Both sets of my grandparents joined many thousands of Serbian Christians who immigrated to Australia and also to the United States and Canada after World War II. My parents’ families moved to Australia, where they and their children could be free to practice their Christian beliefs. Other members of their families moved to the United States and Canada around the same time, so I have many relatives in those countries too.

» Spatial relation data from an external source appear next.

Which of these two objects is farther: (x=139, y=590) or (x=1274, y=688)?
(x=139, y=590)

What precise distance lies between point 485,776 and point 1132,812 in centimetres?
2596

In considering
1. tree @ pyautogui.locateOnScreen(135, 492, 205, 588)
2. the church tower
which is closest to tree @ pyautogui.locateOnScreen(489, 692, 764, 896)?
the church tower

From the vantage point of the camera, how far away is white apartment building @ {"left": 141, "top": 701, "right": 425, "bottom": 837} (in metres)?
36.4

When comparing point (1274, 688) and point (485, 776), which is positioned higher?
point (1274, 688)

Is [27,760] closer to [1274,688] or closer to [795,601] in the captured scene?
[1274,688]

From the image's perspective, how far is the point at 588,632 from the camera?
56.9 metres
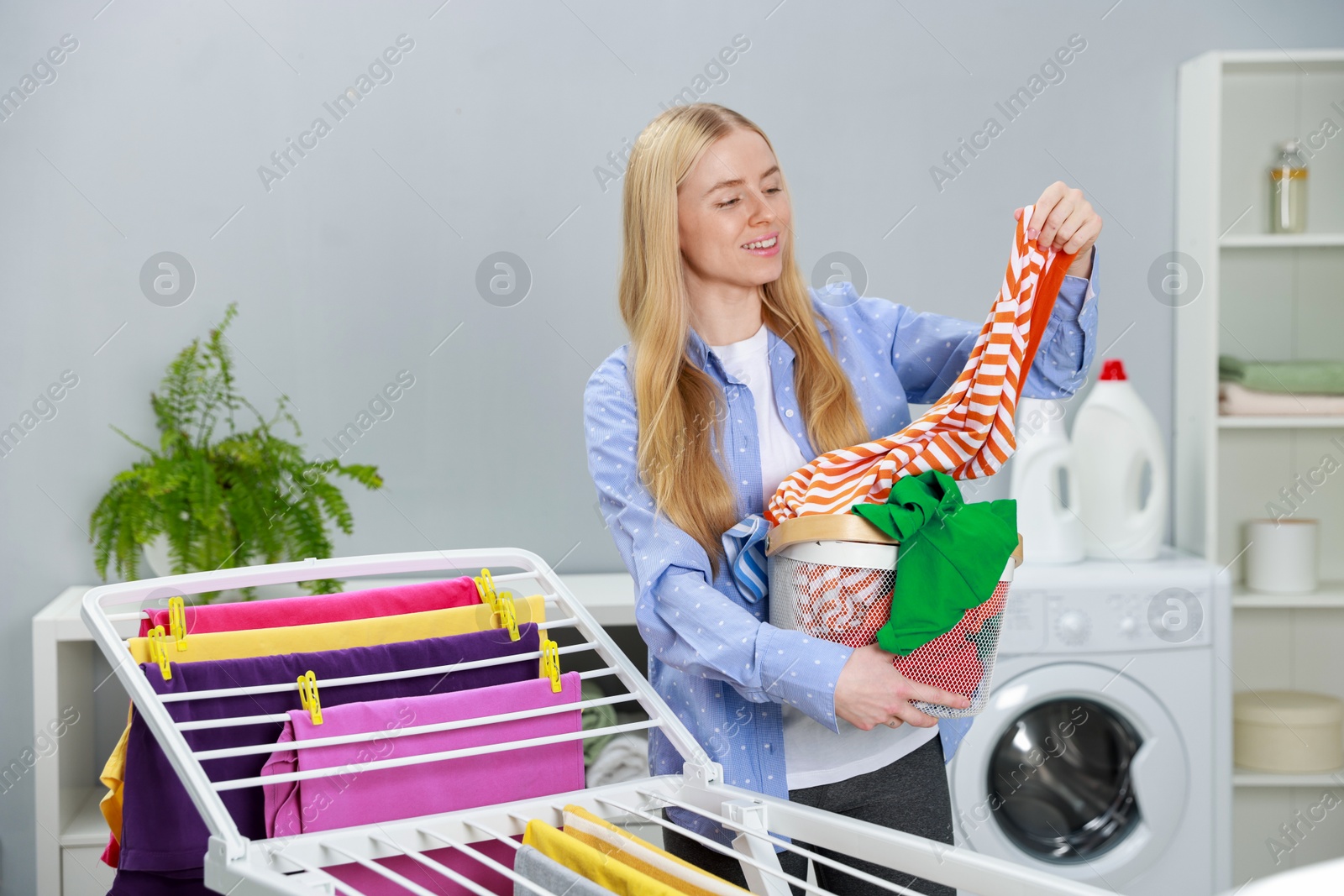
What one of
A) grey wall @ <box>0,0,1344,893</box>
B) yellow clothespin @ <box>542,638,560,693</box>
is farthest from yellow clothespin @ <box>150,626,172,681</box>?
grey wall @ <box>0,0,1344,893</box>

My parents met in a Melbourne church. My mum, Dushka, was in her second year of nursing school at the Royal Children’s Hospital in Victoria. My dad, Boris, worked in office administration and cost accounting. He later became a lay pastor in addition to his job. When I was about seven years old, my parents began considering a move to the United States because they felt there might be better access to new prosthetics and medical care to help us deal with my disabilities.

My uncle Batta Vujicic had a construction and property management business in Agoura Hills just 35 miles outside Los Angeles. Batta always told my father he’d give him a job if he could obtain a work visa. There was a large community of Serbian Christians with several churches around Los Angeles, which also appealed to my parents. My father learned that obtaining a work visa was a long, drawn-out process. He decided to apply, but in the meantime my family moved a thousand miles north to Brisbane, Queensland, where the climate was better for me, as I had allergies along with my other challenges.

I was approaching ten years old and in my fourth year of elementary school when everything finally fell into place for a move to the United States. My parents felt that my younger siblings—my brother Aaron and sister Michelle—and I were at a good age for
assimilating into the United States school system. We waited in Queensland for over eighteen months for Dad’s three-year work visa to be arranged, finally moving in 1994.

Unfortunately, the move to California did not work out for several reasons. When we left Australia, I had already started sixth grade. My new school in Agoura Hills was very crowded. They could only get me into advanced classes, which was difficult enough, but in addition the curriculums were very different. I’d always been a good student, but I struggled to adapt to the change. Due to different school calendars, I was literally behind before I even started my classes in California. I had a difficult time catching up. The junior high I attended also required students to change classrooms for each subject, which was unlike Australia and added to the challenges of my adjustment.